200 Lebensrettungen pro Jahr

von Redaktion

Breitbrunn bezuschusst neues Einsatzfahrzeug der First Responder mit 10000 Euro

Breitbrunn – In seiner Sitzung hatte der Gemeinderat über einen Zuschussantrag für das in die Jahre gekommene Einsatzfahrzeug der First Responder Chiemsee Nord (FRCN) zu entscheiden, den er einhellig befürwortete (wir berichteten). Als First-Responder-Truppe sind die Ersthelfer der Gemeinde und des gesamten Einsatzgebiets bestens für unsere schnelle Hilfe bei Notfällen bekannt, so die Einleitung eines Antragsschreibens, das Bürgermeister Anton Baumgartner (ÜWG) dem Plenum vorträgt.

In fünf Minuten
vor Ort

Bei 180 bis 200 Einsätzen jährlich stehen die „Firsties“ durch ihr ehrenamtliches Engagement allen Bürgern bei. An dieser Stelle möchte sich der Verein herzlich für die weitreichende Unterstützung, die er bisher erfahren durfte, bedanken, so ein Auszug aus dem Schreiben an den Gemeinderat.

Bei einer lebensbedrohlichen Situation zähle jede Minute. Da die „Firsties“ durchschnittlich fünf Minuten vor dem ersten Rettungsmittel am Einsatzort sind und dort bereits Erste Hilfe leisten, kann dieser Zeitvorteil unter Umständen überlebenswichtig werden, so die Bedeutung des Ehrenamtes. Nach nunmehr zehn Jahren und über 100000 Kilometern Laufleistung stoßen die Ersthelfer nun jedoch an die Grenzen der Belastbarkeit ihres Einsatzfahrzeugs. Die Reparaturen steigen und die Zuverlässigkeit ist nicht mehr reliabel gegeben.
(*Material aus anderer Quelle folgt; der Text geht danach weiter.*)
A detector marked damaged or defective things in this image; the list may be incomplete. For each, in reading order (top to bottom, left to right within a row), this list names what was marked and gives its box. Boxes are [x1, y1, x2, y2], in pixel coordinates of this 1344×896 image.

Damit aber auch weiterhin schnell und unmittelbar geholfen werden kann, so das Fazit, ist die Anschaffung eines neuen First-Responder-Fahrzeugs dringend notwendig. Dieses Projekt würden die „Firsties“ für das Kalenderjahr 2026 anstreben. Die Kosten für ein geeignetes Einsatzfahrzeug belaufen sich derzeit inklusive der noch notwendigen Umbauten auf rund 60000 bis 70000 Euro, trotz Rabatten und eines Entgegenkommens der Herstellerfirmen. Als gemeinnütziger Verein stemmen die Ersthelfer bereits alle laufenden Kosten, die da Versicherung, Kraftstoff, Wartung, Ausstattung (medizinisches Verbrauchsmaterial und Einsatzkleidung) sowie Aus- und Fortbildung umfassen.

Um dieses Ehrenamt auch in Zukunft in vollem Umfang leisten zu können, benötigen die First Responder für die Anschaffung des neuen Fahrzeugs die Mithilfe der davon partizipierenden Kommunen.
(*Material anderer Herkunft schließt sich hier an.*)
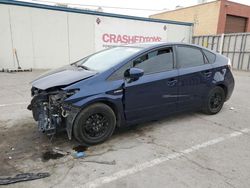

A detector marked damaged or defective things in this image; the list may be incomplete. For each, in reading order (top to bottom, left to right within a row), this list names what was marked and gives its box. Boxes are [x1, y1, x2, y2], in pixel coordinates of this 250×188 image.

Mit dem Verständnis, dass die aktuelle wirtschaftliche Situation die finanziellen Möglichkeiten der Gemeinde begrenzt, bitten die Einsatzkräfte um Unterstützung bei der Anschaffung des neuen First-Responder-Autos, und zwar in Form eines Zuschusses in Höhe von 10000 Euro. Der Vorsitzende Max Stadler listet im Gespräch mit der Chiemgau-Zeitung auf, das die Freiwilligen an die 200 Einsatzstunden und zusätzlich aber auch etwa 11000 Bereitschaftsstunden während des Jahres in ihrer Freizeit leisten. Für laufende Fixkosten wie zum Beispiel Kraftstoff (bis zu 200 Euro/Monat) oder zur Ausbildung neuer Aktiver (rund 600 Euro/Person) müssen die „Firsties“ ungefähr zwischen 15000 und 20000 Euro pro Jahr generieren. Im Jahr 2024 wurde für ungefähr 20000 Euro Einsatzkleidung beschafft, so einige Details. Für weitere Fragen zur Responder-Tätigkeit stünden die Ehrenamtlichen dem Gremium jederzeit zur Verfügung, so das Schlusswort des Schreibens an die Gemeinde. Man berichte auf Wunsch gerne auch persönlich im Gemeinderat über die Arbeit und Bedeutung eines zuverlässigen First-Responder-Fahrzeugs.

Mittel im Haushalt
reserviert

In der abschließenden Beurteilung des Antrags vertrat das Plenum einhellig die Meinung, dass dieses ehrenamtliche Engagement zu würdigen sei. Dem Antrag von 10000 Euro Zuschuss zur Beschaffung eines neuen Einsatzfahrzeugs wurde unter dem Aspekt der Wichtigkeit unisono zugestimmt. Die Haushaltsmittel sind für das Jahr 2026 zu reservieren.